Three Illinois men were federally indicted Thursday for hate crime and civil rights violations in connection to the explosion at Dar al-Farooq Islamic Center in Bloomington, Minn. last August.

Michael Hari, 47, Michael McWhorter, 29, and Joe Morris, 23, are all charged with intentionally damaging religious property, intentionally obstructing by force the free exercise of religious beliefs, conspiracy and using a destructive device. Hari is also charged with an additional count of possession of an unregistered destructive device. Hari, McWhorter and Morris were all previously charged with arson.

According to the indictment, the three men drove a rented pickup truck from Champaign-Urbana, Ill. to Bloomington. On Aug. 5, Morris broke a window at the Dar al-Farooq with a hammer and tossed in a plastic container filled with a mix of diesel fuel and gasoline. McWhorter lit the fuse to a pipe bomb, which Hari made, and threw it in the window. The IED went off just before morning prayers. No one was injured, but the explosion caused damage to the building.

According to a previous criminal complaint, the men chose to set off the explosive at Dar al-Farooq to "scare [Muslims] out of the country" and "show them hey, you're not welcome here, get the [expletive] out."

The three men are already in custody in Urbana on different charges.

What you will do:
Please copy the part of the Dar al-Farooq indictment report between "According to a" and "on different charges.", inclusive.

Entries supplied:
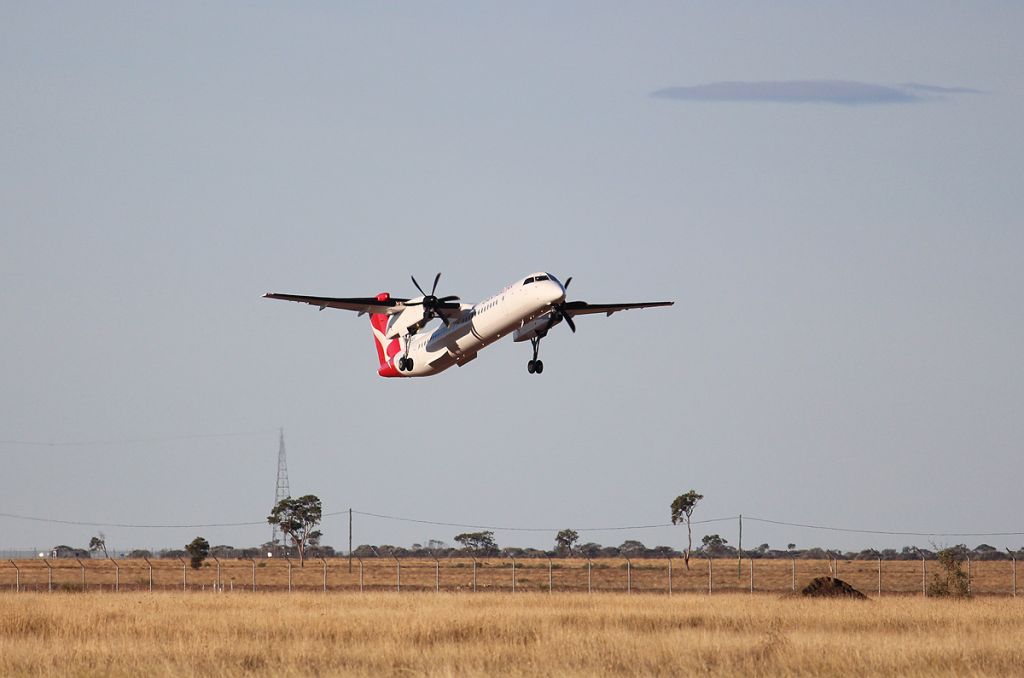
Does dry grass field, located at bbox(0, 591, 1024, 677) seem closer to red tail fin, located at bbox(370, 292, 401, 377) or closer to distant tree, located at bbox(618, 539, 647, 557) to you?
red tail fin, located at bbox(370, 292, 401, 377)

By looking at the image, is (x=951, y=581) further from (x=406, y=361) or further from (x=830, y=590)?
(x=406, y=361)

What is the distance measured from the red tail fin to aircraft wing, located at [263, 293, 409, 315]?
3.38 metres

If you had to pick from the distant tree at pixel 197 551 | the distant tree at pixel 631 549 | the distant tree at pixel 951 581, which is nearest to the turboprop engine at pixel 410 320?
the distant tree at pixel 951 581

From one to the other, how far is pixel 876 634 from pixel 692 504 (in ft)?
267

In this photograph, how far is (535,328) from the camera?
177ft

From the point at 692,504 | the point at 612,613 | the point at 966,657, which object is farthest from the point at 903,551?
the point at 966,657

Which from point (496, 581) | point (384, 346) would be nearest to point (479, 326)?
point (384, 346)

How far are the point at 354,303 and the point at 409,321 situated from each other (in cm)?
253

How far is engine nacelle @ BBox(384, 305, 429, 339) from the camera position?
57.2 m

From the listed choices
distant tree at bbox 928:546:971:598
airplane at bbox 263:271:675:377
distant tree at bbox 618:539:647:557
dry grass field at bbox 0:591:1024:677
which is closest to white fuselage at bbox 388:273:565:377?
airplane at bbox 263:271:675:377

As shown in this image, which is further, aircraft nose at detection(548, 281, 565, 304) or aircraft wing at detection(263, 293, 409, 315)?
aircraft wing at detection(263, 293, 409, 315)

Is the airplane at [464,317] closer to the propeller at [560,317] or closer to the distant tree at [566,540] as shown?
the propeller at [560,317]

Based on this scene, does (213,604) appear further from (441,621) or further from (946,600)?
(946,600)

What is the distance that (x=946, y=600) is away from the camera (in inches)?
2052
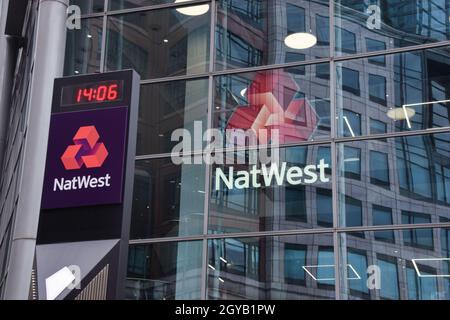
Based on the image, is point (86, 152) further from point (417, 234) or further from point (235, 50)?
point (235, 50)

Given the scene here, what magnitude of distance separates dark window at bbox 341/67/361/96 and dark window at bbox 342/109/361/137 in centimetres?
39

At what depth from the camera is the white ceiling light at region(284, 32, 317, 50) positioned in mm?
14047

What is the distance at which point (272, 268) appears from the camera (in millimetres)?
12820

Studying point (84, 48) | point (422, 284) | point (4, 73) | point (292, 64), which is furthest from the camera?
point (4, 73)

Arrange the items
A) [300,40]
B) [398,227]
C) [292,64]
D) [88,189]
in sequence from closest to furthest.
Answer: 1. [88,189]
2. [398,227]
3. [292,64]
4. [300,40]

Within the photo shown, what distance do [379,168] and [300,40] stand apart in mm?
2806

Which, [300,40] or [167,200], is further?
[300,40]

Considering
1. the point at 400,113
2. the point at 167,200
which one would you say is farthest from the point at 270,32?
the point at 167,200

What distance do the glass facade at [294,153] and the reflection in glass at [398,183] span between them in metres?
0.02

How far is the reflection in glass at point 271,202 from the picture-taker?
13016mm

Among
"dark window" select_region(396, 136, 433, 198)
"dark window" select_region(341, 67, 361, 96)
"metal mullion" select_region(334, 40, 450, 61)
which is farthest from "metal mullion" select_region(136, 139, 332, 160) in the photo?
"metal mullion" select_region(334, 40, 450, 61)

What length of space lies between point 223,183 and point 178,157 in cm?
100
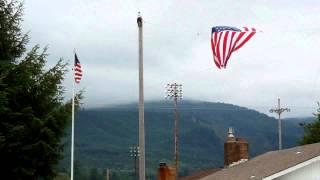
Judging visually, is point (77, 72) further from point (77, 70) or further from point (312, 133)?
point (312, 133)

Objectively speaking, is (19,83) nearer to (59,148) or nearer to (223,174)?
(59,148)

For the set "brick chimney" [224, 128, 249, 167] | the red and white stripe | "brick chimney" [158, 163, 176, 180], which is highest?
the red and white stripe

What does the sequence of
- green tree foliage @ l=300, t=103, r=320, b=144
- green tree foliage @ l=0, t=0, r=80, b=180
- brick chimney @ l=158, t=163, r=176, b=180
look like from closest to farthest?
green tree foliage @ l=0, t=0, r=80, b=180, brick chimney @ l=158, t=163, r=176, b=180, green tree foliage @ l=300, t=103, r=320, b=144

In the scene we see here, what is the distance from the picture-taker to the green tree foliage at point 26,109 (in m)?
28.1

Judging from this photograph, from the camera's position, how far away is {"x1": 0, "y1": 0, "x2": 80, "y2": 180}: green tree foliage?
28.1 m

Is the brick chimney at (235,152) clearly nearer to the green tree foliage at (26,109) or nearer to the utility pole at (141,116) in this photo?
the green tree foliage at (26,109)

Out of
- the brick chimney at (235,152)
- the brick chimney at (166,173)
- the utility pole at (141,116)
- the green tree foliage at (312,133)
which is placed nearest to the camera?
the utility pole at (141,116)

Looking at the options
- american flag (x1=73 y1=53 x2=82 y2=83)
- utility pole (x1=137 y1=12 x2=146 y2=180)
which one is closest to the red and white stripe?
american flag (x1=73 y1=53 x2=82 y2=83)

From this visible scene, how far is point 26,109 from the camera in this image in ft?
93.9

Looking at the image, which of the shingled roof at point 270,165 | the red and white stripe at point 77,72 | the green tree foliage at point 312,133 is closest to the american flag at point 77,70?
the red and white stripe at point 77,72

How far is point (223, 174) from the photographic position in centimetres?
3625

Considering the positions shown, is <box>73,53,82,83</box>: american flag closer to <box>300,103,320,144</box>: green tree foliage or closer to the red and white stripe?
the red and white stripe

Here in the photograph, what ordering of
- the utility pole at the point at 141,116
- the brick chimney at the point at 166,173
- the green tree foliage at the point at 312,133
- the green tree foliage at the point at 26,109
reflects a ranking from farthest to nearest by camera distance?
1. the green tree foliage at the point at 312,133
2. the brick chimney at the point at 166,173
3. the green tree foliage at the point at 26,109
4. the utility pole at the point at 141,116

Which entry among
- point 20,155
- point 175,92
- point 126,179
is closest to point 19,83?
point 20,155
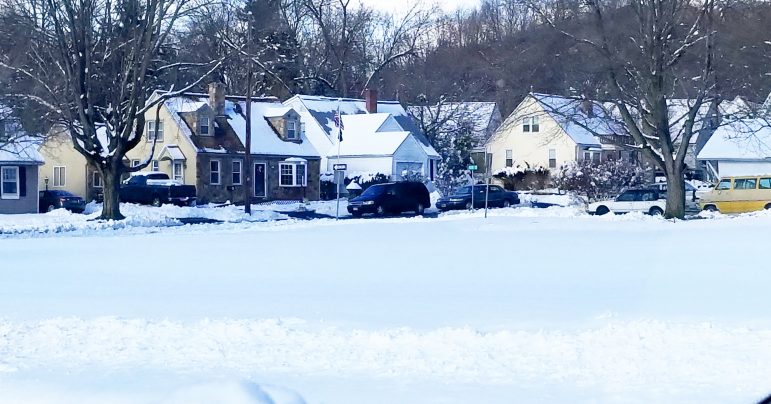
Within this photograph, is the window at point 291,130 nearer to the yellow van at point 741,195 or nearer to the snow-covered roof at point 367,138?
the snow-covered roof at point 367,138

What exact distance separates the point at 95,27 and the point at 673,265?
27.5 m

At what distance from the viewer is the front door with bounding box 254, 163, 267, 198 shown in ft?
208

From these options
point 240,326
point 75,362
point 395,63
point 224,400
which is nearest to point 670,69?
point 240,326

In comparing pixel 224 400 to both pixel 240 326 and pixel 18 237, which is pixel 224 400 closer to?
pixel 240 326

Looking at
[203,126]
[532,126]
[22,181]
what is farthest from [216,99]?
[532,126]

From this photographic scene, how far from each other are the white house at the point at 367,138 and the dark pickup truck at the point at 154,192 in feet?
48.6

Answer to the problem:
According to a previous criminal complaint, the men chose to set off the explosive at Dar al-Farooq to "scare [Muslims] out of the country" and "show them hey, you're not welcome here, get the [expletive] out."

The three men are already in custody in Urbana on different charges.